Le norme governative sulla legittima difesa

L'ennesima riforma della legittima difesa, votata dalla maggioranza sulla base delle pressioni della Lega e contestata in aula e fuori dalla stessa Lega, che ne voleva di più.

Legittima difesa. Nel passaggio all’esame del Senato, non ci resta che sperare nella rapida eutanasia della legislatura il commento di Stefano Anastasia sul Manifesto del 5 maggio

E alla fine si dovrà dar ragione a chi, all’indomani del referendum costituzionale, voleva andare a votare subito. Ma non perché non ci fosse necessità di riformare la zoppicante legislazione elettorale o di portare a compimento qualche sacrosanta riforma rimasta impigliata nelle maglie di un governo di piccola-grande coalizione.

No, semplicemente perché le legislature morenti danno il peggio di sé: le forze politiche sentono il fiato sul collo delle ormai prossime elezioni e conducono una surrettizia campagna elettorale votata al primato di chi la spara più forte, incentivando i peggiori sentimenti popolari e producendo abnormità giuridiche.

Così, da ultimo, sulla ennesima riforma della legittima difesa, votata dalla maggioranza sulla base delle pressioni della Lega e contestata in aula e fuori dalla stessa Lega, che ne voleva di più.

Ovviamente il nostro ordinamento giuridico, come qualsiasi ordinamento giuridico che si rispetti, riconosce la legittima difesa come causa di giustificazione (e dunque di non punibilità) di un comportamento altrimenti considerato delittuoso. Perché la giustificazione del fatto delittuoso possa essere considerata legittima, l’autore deve esserci stato costretto (e dunque non deve avere avuto altre possibilità che quella) per difendere un diritto proprio o altrui, da un pericolo che si stia manifestando nel preciso momento in cui il fatto che si vuole giustificare viene compiuto e sempre che la difesa sia proporzionata all’offesa che si vuole evitare. Queste norme, vigenti dal fascistissimo codice Rocco del 1930, erano già sufficienti a giustificare una difesa proporzionata all’offesa che una persona, i suoi familiari, i suoi vicini di casa o un passante fosse in pericolo di subire, tanto più che la giurisprudenza aveva da tempo riconosciuto che in circostanze del genere l’aggressore ha diritto a una tutela minore rispetto all’aggredito.

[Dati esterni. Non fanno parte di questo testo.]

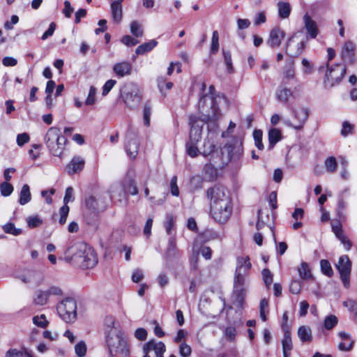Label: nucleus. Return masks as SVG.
Wrapping results in <instances>:
<instances>
[{
    "instance_id": "obj_1",
    "label": "nucleus",
    "mask_w": 357,
    "mask_h": 357,
    "mask_svg": "<svg viewBox=\"0 0 357 357\" xmlns=\"http://www.w3.org/2000/svg\"><path fill=\"white\" fill-rule=\"evenodd\" d=\"M210 201V213L218 222L225 223L232 212L231 199L227 190L221 185H215L206 191Z\"/></svg>"
},
{
    "instance_id": "obj_2",
    "label": "nucleus",
    "mask_w": 357,
    "mask_h": 357,
    "mask_svg": "<svg viewBox=\"0 0 357 357\" xmlns=\"http://www.w3.org/2000/svg\"><path fill=\"white\" fill-rule=\"evenodd\" d=\"M252 267L248 256L237 258V264L234 278L232 292L233 304L238 308H243L248 291V278Z\"/></svg>"
},
{
    "instance_id": "obj_3",
    "label": "nucleus",
    "mask_w": 357,
    "mask_h": 357,
    "mask_svg": "<svg viewBox=\"0 0 357 357\" xmlns=\"http://www.w3.org/2000/svg\"><path fill=\"white\" fill-rule=\"evenodd\" d=\"M106 342L112 357H128L130 350L119 324L113 317L106 319Z\"/></svg>"
},
{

Ciò nonostante, nel 2006 (governo Berlusconi, Ministro Maroni, e – anche allora – legislatura in scadenza) il Parlamento aveva già modificato il codice penale, qualificando come legittima la difesa con armi proprie o improprie in caso di violazione del domicilio o del luogo di lavoro, quando si cerchi di difendere la propria o altrui incolumità o ci sia un pericolo di aggressione. Fuori da questi già ampi casi non c’è altro che proposte miranti a giustificare gravi reati contro la persona commessi da parte di chi non stia rischiando di subirne di analoghi. Fuori da questi casi c’è solo la ricorrente tentazione di consentire forme di giustizia sommaria inaccettabili in uno stato di diritto, anche quando siano mascherate sotto fumose condizioni determinate da un «grave turbamento psichico», magari alimentato dall’oscurità (la notte buia e tempestosa …).

Brutta proposta, dunque, quella approvata ieri dalla Camera. E ciò nonostante attaccata da chi vorrebbe una più ampia licenza di uccidere. Nel passaggio all’esame del Senato, non ci resta che sperare nella rapida eutanasia della legislatura.